Published: 05th December 2017
Hand it to 'em: SSN students 3D print a super-light prosthetic 'hand' for amputees
Four students of the Biomedical Engineering department have created a prototype 'hand' that is more functional, lighter and cheaper than any other prosthetic on the market
There are more than one million amputations that occur every year - something like one every 30 seconds. The number of amputees is increasing but only a privileged few can afford prosthetic limbs. That's why the new 3D printed prosthetic limbs designed by the Biomedical Engineering department at SSN College, Chennai could be a gamechanger. Four students have designed a prosthetic hand that looks and feels like a prosthetic but is remote-controlled. Dr A Kavitha, Professor and Head, Department of Biomedical Engineering and R Nithya, Assistant Professor, Department of Biomedical Engineering at the SSN Institutions along with their students - Vaishalini Venkatraman, Rathi Adarshi R, Santhana Lakshmi A and Shuruthi Sree R, completed this project successfully.

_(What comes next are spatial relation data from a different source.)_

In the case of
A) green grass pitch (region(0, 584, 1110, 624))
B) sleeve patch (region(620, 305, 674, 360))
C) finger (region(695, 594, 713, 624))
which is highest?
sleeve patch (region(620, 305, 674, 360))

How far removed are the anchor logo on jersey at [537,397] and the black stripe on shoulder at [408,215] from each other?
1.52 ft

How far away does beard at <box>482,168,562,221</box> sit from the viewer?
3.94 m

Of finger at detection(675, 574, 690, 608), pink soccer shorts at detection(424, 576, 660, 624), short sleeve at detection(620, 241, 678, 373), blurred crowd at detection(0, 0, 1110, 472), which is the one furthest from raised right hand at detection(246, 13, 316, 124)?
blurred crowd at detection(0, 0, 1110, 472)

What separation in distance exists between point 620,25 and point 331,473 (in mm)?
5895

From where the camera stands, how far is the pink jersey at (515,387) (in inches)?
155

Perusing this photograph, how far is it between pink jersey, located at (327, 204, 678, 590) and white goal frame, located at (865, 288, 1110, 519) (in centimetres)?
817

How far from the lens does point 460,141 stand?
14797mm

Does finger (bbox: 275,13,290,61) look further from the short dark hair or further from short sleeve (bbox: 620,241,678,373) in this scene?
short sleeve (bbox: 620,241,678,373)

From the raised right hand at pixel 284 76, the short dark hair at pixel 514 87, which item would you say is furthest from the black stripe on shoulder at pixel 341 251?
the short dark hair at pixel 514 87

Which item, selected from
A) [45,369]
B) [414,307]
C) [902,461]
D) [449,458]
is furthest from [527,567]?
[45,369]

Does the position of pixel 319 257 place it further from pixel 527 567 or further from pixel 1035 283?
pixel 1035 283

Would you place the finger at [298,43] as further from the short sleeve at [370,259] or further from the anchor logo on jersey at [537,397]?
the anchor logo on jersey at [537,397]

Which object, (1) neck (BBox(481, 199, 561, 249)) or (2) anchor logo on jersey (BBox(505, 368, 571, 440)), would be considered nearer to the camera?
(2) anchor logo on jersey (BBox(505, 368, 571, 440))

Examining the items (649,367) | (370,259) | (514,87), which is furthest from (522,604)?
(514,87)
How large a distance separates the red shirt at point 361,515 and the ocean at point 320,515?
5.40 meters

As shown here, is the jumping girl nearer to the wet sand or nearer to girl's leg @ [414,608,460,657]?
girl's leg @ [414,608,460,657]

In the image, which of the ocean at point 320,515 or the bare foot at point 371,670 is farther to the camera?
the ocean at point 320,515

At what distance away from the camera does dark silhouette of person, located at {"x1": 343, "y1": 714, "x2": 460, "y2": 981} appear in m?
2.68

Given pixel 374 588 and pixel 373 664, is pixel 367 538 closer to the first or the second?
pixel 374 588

Prosthetic Limbs that are currently in the market are extremely expensive, heavy and don't provide enough degree of freedom or movement. These 3D printed prosthetic limbs solve all these problems also making the device available for a hundredth of the cost. How? By using recycled plastic materials. A Canadian social enterprise called RECYCL3D collaborated with SSN to develop 3D printed prosthetic limbs with recycled materials. The device has already been receiving a lot of praise from the Research Advisory Council, universities across the world and many other organisations. "Our next project is to develop a prosthetic limb that can be moved through internal control mechanism," Kavita said.
Because they will be using recyclable materials, the 'hand' will be environment-friendly and lighter in weight. Kavitha said that the current devices cost hundred times more than the new ones which could be priced between 65,000 rupees and one lakh rupees. The prosthetics can be designed depending on the requirements of every patient, Kavitha said. "The product has been designed and submitted for approval. It should hit the shelves in two months," she added.